_PAGE EXCERPT_
Tuesday, January 28, 2014

Geometry Problem 969: Equilateral Triangle, Rectangle, Common Vertex, Right Triangles Areas

Geometry Problem
Level: Mathematics Education, High School, Honors Geometry, College.

Click the figure below to view the complete problem 969.

Online Geometry Problem 969: Equilateral Triangle, Rectangle, Common Vertex, Right Triangles Areas

13 comments:

  1. Let z(P) be the complex number representing P.
    Let z(C)=0, z(B)=−a, z(E)=−a−bi.

    Then
    z(F) = (−a−bi)(1/2 + √3/2 i) = (−1/2 a + √3/2 b) + (−√3/2 a − 1/2 b)i
    z(D) = (−√3/2 a − 1/2 b)i
    z(A) = −a + (−√3/2 a − 1/2 b)i

    Thus
    BC = a
    BE = b
    AE = √3/2 a − 1/2 b
    DF = 1/2 a − √3/2 b
    AF = 1/2 a + √3/2 b
    CD = √3/2 a + 1/2 b

    S₁ = 1/2 × AE × AF = √3/8 (a^2 − b^2) + 1/4 ab
    S₂ = 1/2 × BC × BE = 1/2 ab
    S₃ = 1/2 × CD × DF = √3/8 (a^2 − b^2) − 1/4 ab

    Hence,
    S₁ = S₂ + S₃

    ReplyDelete
  2. Use the area formula of triangle:
    A=c^2/(2[cotA+cotB])

    In this case, c^2/2 cancel out of the equation S2+S3=S1. What we are left with is a simple trigonometric identity which is always true.

    ReplyDelete
  3. Please if you want explain it more.
    than you.

    ReplyDelete
  4. using trigonometry should always be the last resort. There must be another, direct, proof, using geometric reasoning.

    ReplyDelete
  5. Fie E(0,e),F(f,o)atunci C(f/2+e√3/2; e/2+f√3/2)pentru a arata ca S₁ = S₂ + S₃ trebuie sa aratam ca
    AE.AF=FD.CD+BE.BC adica ef= (f/2+e√3/2-f)(e/2+f√3/2)+(e/2+f√3/2-e)(f/2+e√3/2) care este adevarata

    ReplyDelete
  6. Think about pythagoras triangle BEC and DFC

    ReplyDelete
  7. i think their might be wrong in the question'

    ReplyDelete
  8. Triangles EBC and FDC are congruent (RHS congruency)
    => BE = FD = x let, AE = AF = a − x where a is length of the side of square ABCD.

_PROVIDED DATA_
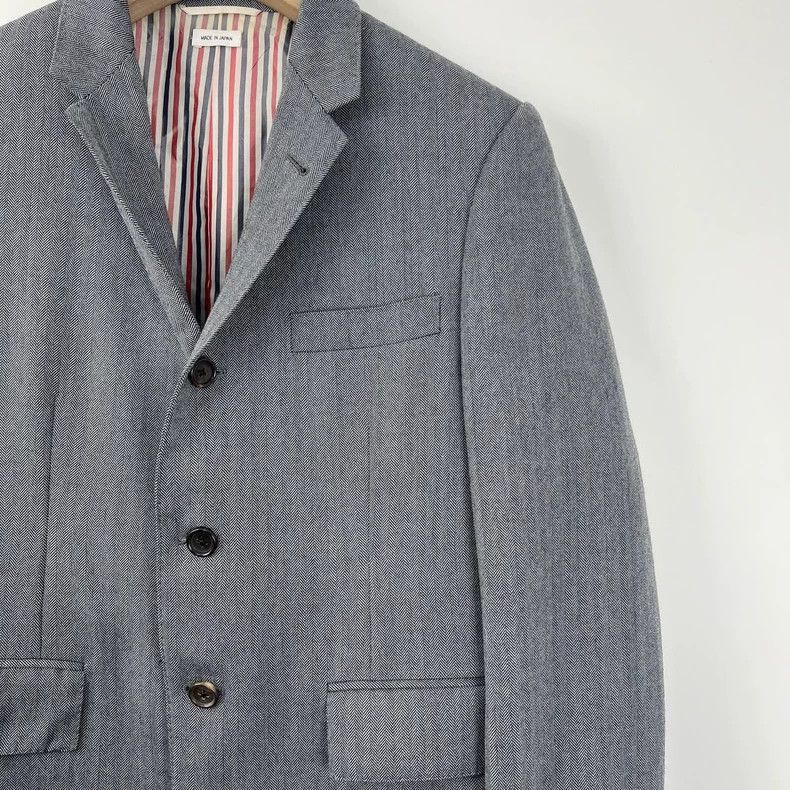 Thom Browne Thom Browne size 3 overcoat Size 40S - 2 Thumbnail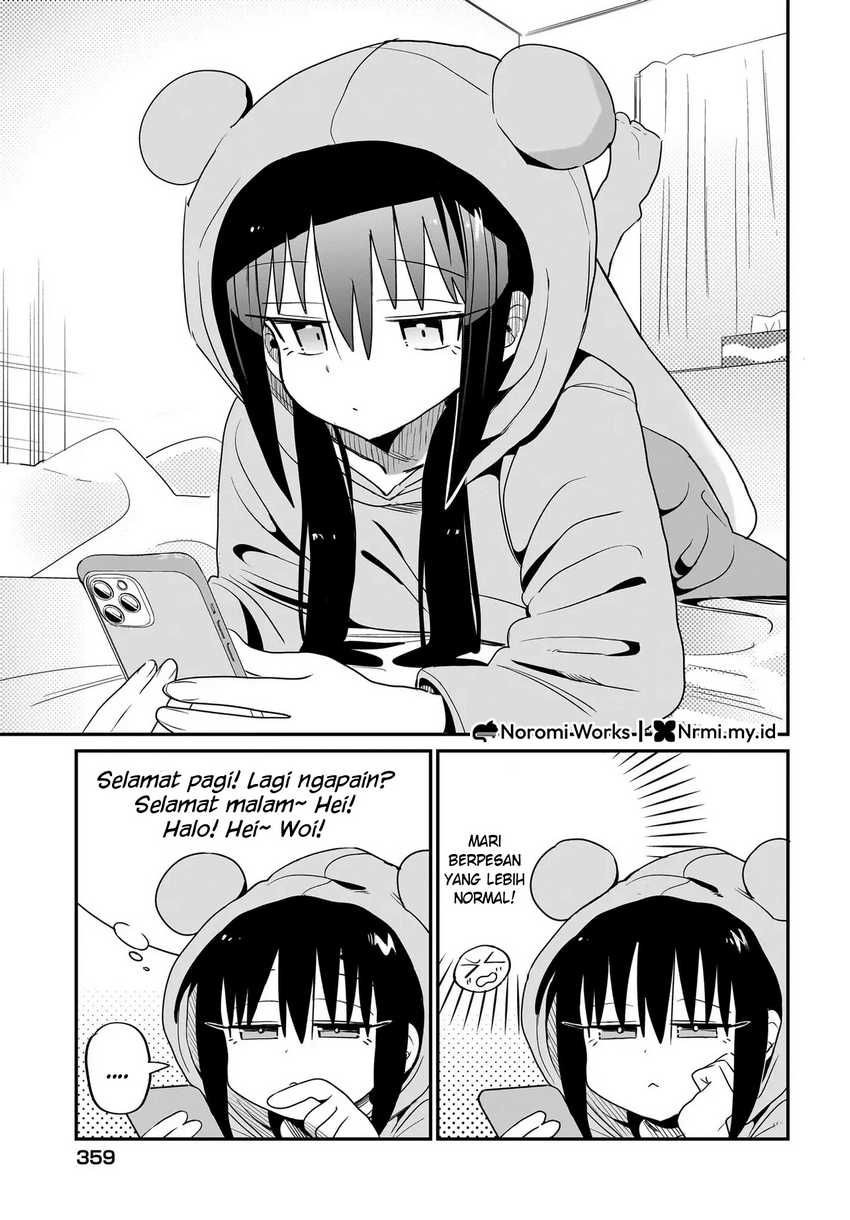 Chiriko Senpai Is Accumulating “That” chapter 4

_WHAT THIS EXERCISE ASKS_
**1)** In the Geometry Problem 969 thread, what does one commenter say should always be the last resort?
**2)** Translate this sentence from the Geometry Problem 969 thread into Spanish: "There must be another, direct, proof, using geometric reasoning."
**3)** Please continue the Geometry Problem 969 comment thread from its last line.

_TASK RESULTS_
**1)** Using trigonometry.

**2)** Debe haber otra demostración, directa, que use razonamiento geométrico.

**3)**
    By Pythagoras Theorem, S2 + S3 = ax/2 + ax/2 = ax
    S1 = (1/2)(a − x)^2

    Now notice that EF = CF = CE
    so (a − x)^2 + (a − x)^2 = a^2 + x^2
    so (a − x)^2 = 2ax
    so (1/2)(a − x)^2 = ax
    => S1 = S2 + S3

    ReplyDelete
    Replies
    1. To Abdul Problem 969:
      Please more details to your first statement:
      Triangles EBC and FDC are congruent (RHS congruency)
      Thanks

      Delete
  9. BC = CD, CE = CF, m(EBC) = 90° = m(FDC)

    ReplyDelete
    Replies
    1. To Abdul: In your statement BC = CD
      ABCD is a rectangle (not necessary a square) therefore BC is not equal CD
      Thanks.

      Delete
  10. Is there a simple geometric proof for this Antonio?

    ReplyDelete
  11. Let M be midpoint of EC so that AEMF and CDFM are cyclic quadrilaterals from which we can easily show that ADM is equilateral

    Let BE = a, AE = b, AF = c, FD = d and FE = x

    Apply Ptolemy to the cyclic quad AEMF we have

    Sqrt3/2 xb + x/2 c = x(c+d) from which

    b = (c+2d)/sqrt3.....(1)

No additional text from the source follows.